Michael Hrivnak mhrivnak at redhat.com
Wed Dec 7 12:31:40 UTC 2016


Quick context... this story: https://pulp.plan.io/issues/2186

... was intended to make a best effort to help users avoid accidentally
running pulp-manage-db while pulp services are running, because that is
unsafe. It's not expected to be perfect, but just to help. It does that
well.

It's hard to do perfectly, because it's hard to know if the WSGI app might
be running on other machines in a multi-machine deployment. Workers are
easier to track, because they register their existence in the database.

The implementation looks for worker entries in the database. If any are
found, pulp-manage-db asks the user if they are sure they want to proceed.
Or optionally, the user can preemptively force it to proceed with a
command-line option. Here is the full scary message:

"There are still running workers, continuing could corrupt your Pulp
installation. Are you sure you wish to continue?"

Problem: it was discovered that pulp_celerybeat does not clean up its entry
in the worker collection. So in all cases of upgrading from < 2.11 to >=
2.11, a stale entry is present, and the user sees the scary message (unless
they wait 5 minutes [0]).

I suggest we modify that logic to simply ignore any worker entries from
pulp_celerybeat. That would prevent a large number of users from getting an
unwarranted scary message, and it would enable those who want to script or
otherwise automate upgrades to still use this feature.

The safety check would still look for entries from normal workers and the
pulp_resource_manager. Thus it would continue to catch most cases where a
user forgot to stop all pulp services. And since this feature was largely
intended to help katello users, who run "katello-service stop" to stop all
processes with one command, they are unlikely to have stopped the workers
but forgotten pulp_celerybeat/

Given the "known issue" release note [1] I think we could release 2.11.0
with this problem and then fix it quickly in 2.11.1. But my concern is that
the user experience is bad in the mean time. So unless anyone is especially
itching to get 2.11.0 out the door, and doesn't mind a very quick 2.11.1
hotfix, I propose we just make this change and let it briefly block the
2.11.0 release.

If we *really* want to get pulp_celerybeat back into the test, there are
more elaborate options [2] we could pursue later.
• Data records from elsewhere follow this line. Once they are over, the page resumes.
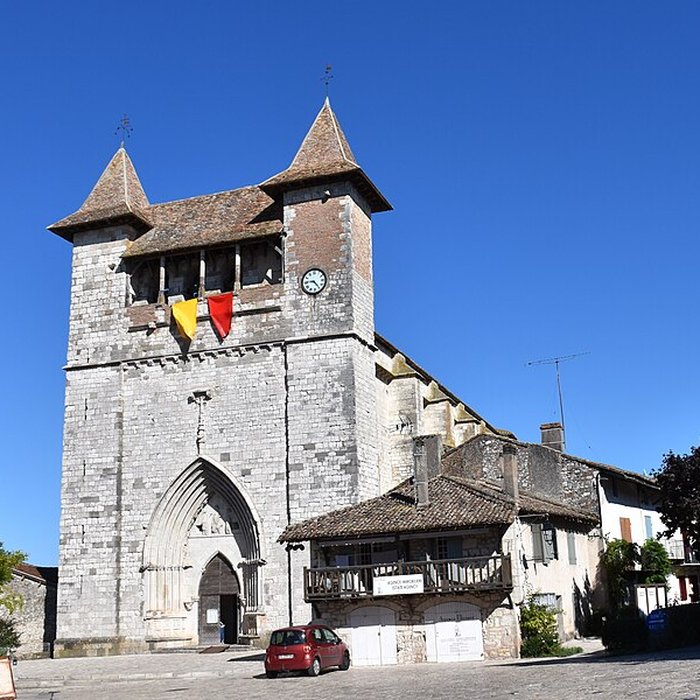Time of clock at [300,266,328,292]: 9:23
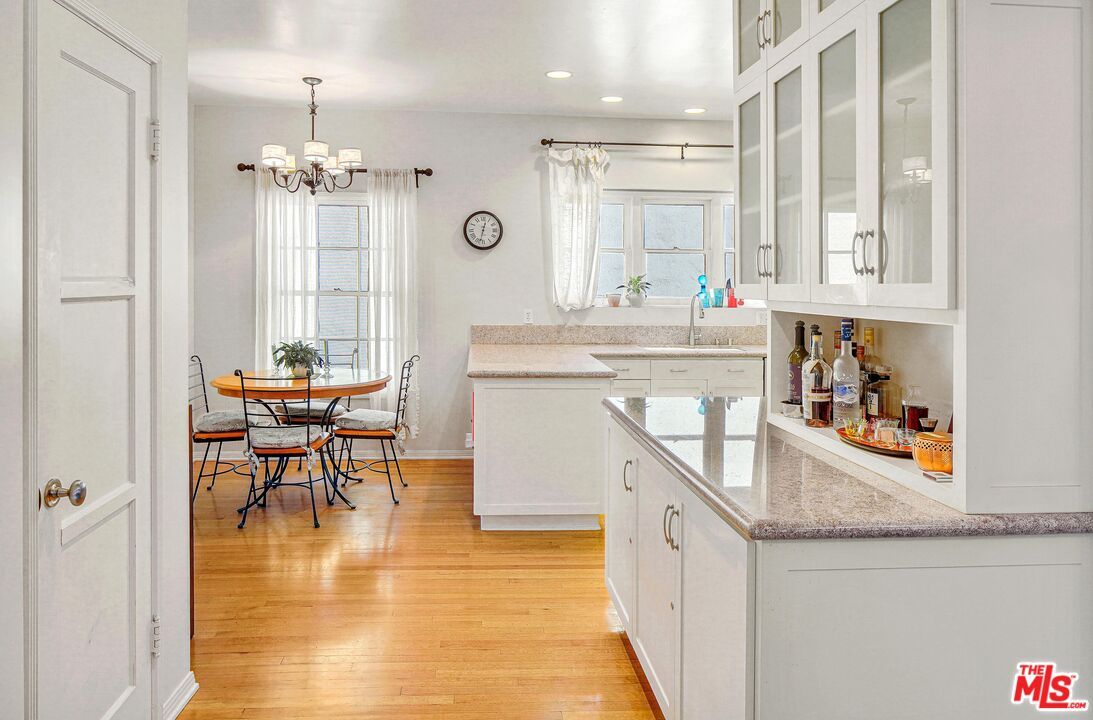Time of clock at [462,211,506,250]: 12:32
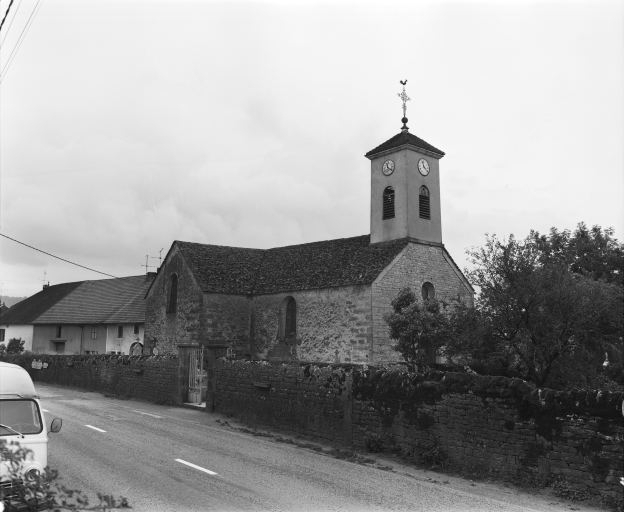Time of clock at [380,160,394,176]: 11:20
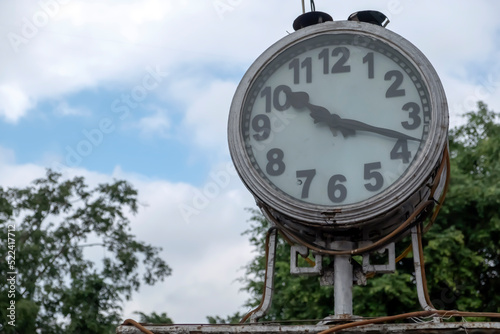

Thoughts on the proposed change?

Thanks,
Michael

[0] There is logic that ignores entries more than 5 minutes old, based on
the assumption that those processes are no longer alive. That's helpful,
but plenty of users will be able to "yum update" and then start
pulp-manage-db within 5 minutes of having stopped services.
[1] https://github.com/pulp/pulp/pull/2878
[2] This kind of data quality problem can be solved by versioning the
production of data. In this case, that would mean providing a way to know
if a particular worker entry was created by pulp >= 2.11.0. For example, we
could add a field to the worker collection that contains the version of
pulp the worker was running. That would enable the pulp-manage-db safety
check to ignore entries it knows are problematic, but take newer ones
seriously. That said, I'm not convinced that checking for the
pulp_celerybeat entry provides enough added value to justify such a change.
But we can certainly consider it as a later improvement.